提示文章:
━━━━━━━━━━

517: 恋人は名無しさん 投稿日:2009/10/13(火) 02:33:21 ID:sci0B3GA0
当時俺20代前半 
彼女 みゆき。20代後半
当時は就職氷河期と呼ばれる時期で
就職活動時、皆荒れていた。

俺もそのときは彼女がいたのだが、
時間が合わない考え方の違いなどが
溝を深め大学卒業する前にはもう別れていた。

心機一転就職先でいい女捜すぞ!
などと息巻いていたのも最初だけ
職業柄見渡す限り男の園取引先も男男男!

当然出会いなどある訳も無く
配属された瞬間から先輩に
「で合コンはいつ開くんだ?」と聞かれる始末。。
 
そんな無残に飢えた男達の行き着く先は
当時流行り始めていた「出会い系サイト」だった。

今は出会い系なのか援助交際系なのか
さっぱり分からんが、当時はまだ
真剣に出会いを 求めている男女も多く、
そこからお付き合いを始める人もいることはいた。

そんな僅かな可能性に縋り付きたい
という惨めな男達を騙す女もいたが
その数々のトラップを乗り越え
彼女をゲットすることに男たちは燃えていた、そんな時代だった。

そんな中俺にコンタクトを取ってきた女性
それがみゆきだった。
俺たちは趣味も似ていて、
段々頻繁にメールをするようになり直アドも交換していた。
 
順調にメールのやり取りをして
1ヶ月が経ったころみゆきから
「そろそろ会って見たいな」というメールが来た。
俺は舞い上がった。
思わず携帯落とすほどww
事前にデートコースも考え色々調べ
逢う日を心待ちにしていた・・・このころはまだ純粋だった

518: 517 投稿日:2009/10/13(火) 02:34:03 ID:sci0B3GA0
会う当日、お互い顔を合わせたのは
初めてだったがそんなことも忘れる程
会話も弾み楽しい一時を過ごせた。

それからみゆきと俺は
週に1回程度会うようになり
1ヵ月後、体の出会いも済ませ、
俺はこれからのことを考えると毎日が楽しかった。


それから1ヶ月運命の日がやって来る。
みゆきからセミナーみたいなものに
誘われてるから一緒に行って欲しいとお願いされた。
 
みゆきは一人じゃ不安だから
と俺と一緒なら安心だからと・・・当然俺は
「まかしとけ俺が守ってやんよ!」と言った体で嬉々として付いていった。

そのセミナーは何だかよく分からないけど
自己啓発?セミナーだった。
俺は全く興味は無かったが、
みゆきの為だとそのセミナーを注意深く見守っていた。

と思っていたら
みゆきは両手を胸の前で組んで
目を輝かせながら講師の話を聞いていた。
しかも「凄いね!」とか
「これで俺君もきっと○△□☆よ!」等と
俺に話しかけてくるではないか!

あれ?これおかしくね?
みゆきこのセミナー初めてっぽくないよね?

これは・・・・やばい予感。。
全力で逃げろと脳が告げていたが
まだまだ若かった俺はここで逃げたら
彼女がいなくなる方が辛かった(心的にも肉体的にも)

「う、うんそうだね・・」等と適当に相槌を打って
みゆきは騙されているんだ!

━━━━━━━━━━

必須課題:
1. 出会い系サイトで知り合った女性との交際を語る提示文章から、「1ヶ月」または「1ヵ月」を含む行を登場順にすべて抜き出せ。
2. 出会い系サイトで知り合った女性との交際を語る提示文章を、最後の行「みゆきは騙されているんだ!」の後から書き継げ。

表示データ:
━━━━━━━━━━

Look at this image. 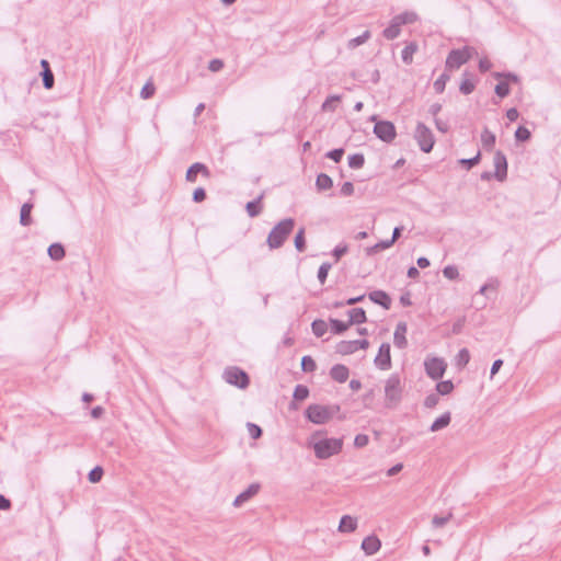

━━━━━━━━━━

解答済み課題:
1.
1ヶ月が経ったころみゆきから
1ヵ月後、体の出会いも済ませ、
それから1ヶ月運命の日がやって来る。

2.
と都合よく脳内変換し
どうやってここから救い出してあげようか、なんて馬鹿!当時の俺の馬鹿!

セミナーが終わり
皆最後に良く分からない
合言葉みたいな物を叫んで
出口でパンフレットやら何やらを貰っていた。
よく観察すると俺と同じような
置いてけぼりが結構な数いたと思う。

519: 517 投稿日:2009/10/13(火) 02:36:01 ID:sci0B3GA0
それから晩御飯を食べて
というよりみゆきの熱いトークを
近くのファミレスで聞いていた時、事件は起こった。

俺はご飯を食べながら空ろな目で
みゆきの背後をぼーっと見ていた
向こうから凄い勢いで歩いてくる男一人
まるでここを目指して歩いているかのように
と思ったら「みゆき!ここで何してるんだ!」とその男は叫んだ。
 
はっとした顔でみゆきは後ろを振り向く、
男はみゆきの肩をつかんで
「まだ止めてなかったのか!」と言った。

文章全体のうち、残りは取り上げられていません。